CROSS-DEPOSITORY TRANSFER (NSDL → CDSL or vice versa): same as same-depository in principle but operationally complex. (1) Source DP initiates inter-depository transfer instruction. (2) Routed through INSTITUTIONAL CLEARING CORPORATION. (3) Destination DP accepts (must support inter-depository transfer; most do). (4) Settlement 3-7 days typical. EXTRA CHARGES: some destination DPs charge inter-depository processing fee ₹50-200. Verify upfront. ALTERNATIVE: sell shares + buy in destination broker (incurs STT + brokerage + breaks holding period — usually inferior). TRANSMISSION ON DEATH process. (1) Death certificate (original) + legal heir certificate / probate / will. (2) Nominee KYC if nominee is designated. (3) IF NOMINEE: direct transfer to nominee's demat — relatively smooth (30-60 days typical). (4) IF NO NOMINEE: legal heir claim process — requires succession certificate + No-Objection from other heirs — 60-180 days. (5) Source DP transfers to legal heir's demat (or new demat opened for purpose). (6) FOR JOINT DEMAT: surviving holder retains ownership; only deceased's share transmitted.

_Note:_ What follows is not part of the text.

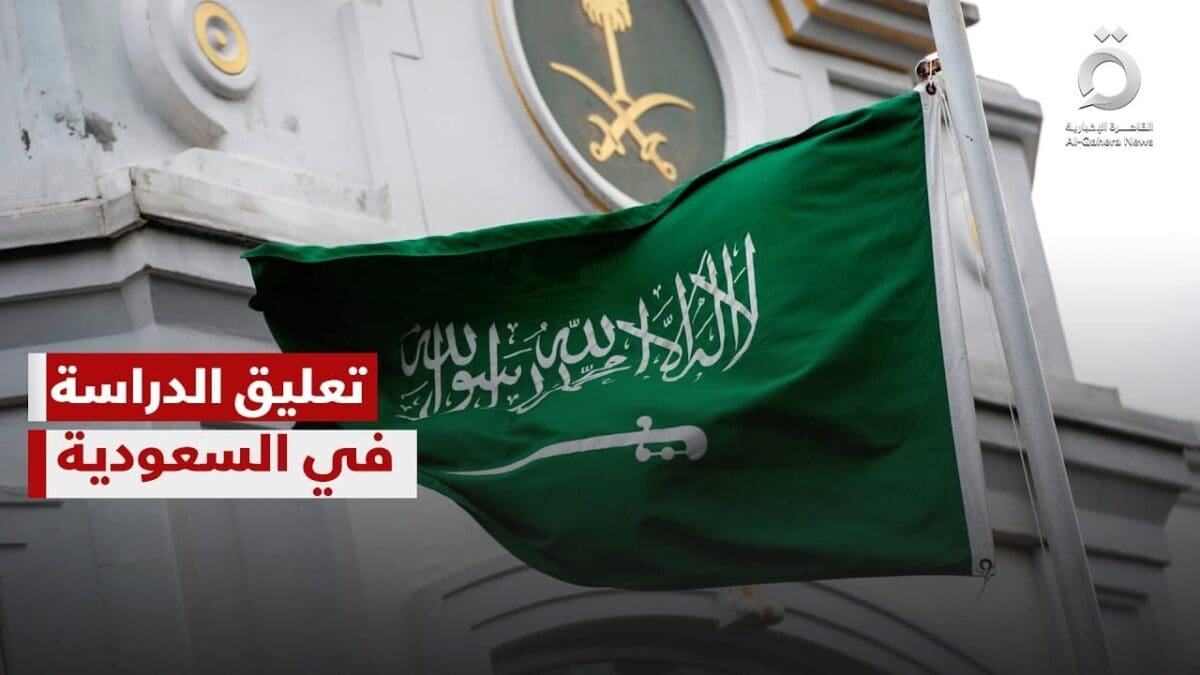 تعليق الدراسة الإثنين 29 أبريل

CRITICAL: nominate clearly + update annually. SEBI mandate Sep 2023: nominee designation mandatory for new demat accounts; existing accounts must designate or freeze (with grace period). RECOMMEND: review nominee + transmission setup every 5 years.
Top institutions + reference metrics
| Institution | Metric | Note |
|---|---|---|
| Source DP (your current broker) | ₹15-30 per scrip debit | Initiates transfer via DIS/DDPI/online instruction; charges debit fee per scrip per transaction. |
| Destination DP (receiving broker) | Usually free | Receives transfer; some charge inter-depository processing fee ₹50-200 if cross-depository. |
| NSDL Speed-e / CDSL Easi | Online DIS portals | E-Sign Aadhaar for online off-market transfer instructions; same-day to 1-day processing. |
| Income Tax Section 56(2)(x) | ₹50K threshold | Gift above ₹50K to non-relative = taxable at slab; relative gifts unlimited tax-free. |
| Income Tax Section 49(1) | Cost basis carry-over | Inherited + relative-gift securities: donor's cost basis + acquisition date preserved. |
Source: SEBI / NSE / BSE / NSDL / CDSL / broker rate cards · FY 25-26
SEBI / NSE / NSDL / CDSL / IT Act notes
- Off-market transfer: governed by Depositories Act 1996 + SEBI Depositories and Participants Regulations.
- DIS (Delivery Instruction Slip): traditional authorization for off-market transfers; physical form at source DP.
- DDPI does NOT cover off-market transfers — narrow scope to 4 uses only (sells / pledges / MF / buybacks).
- Section 56(2)(x) IT Act: gifts above ₹50K to non-relatives taxable at slab; relative-gifts unlimited tax-free.
- Section 49(1) IT Act: inherited + relative-gift securities preserve donor's cost basis + acquisition date.
- SEBI Sept 2023 nominee mandate: new demat accounts must designate nominee; existing accounts must comply or face freeze.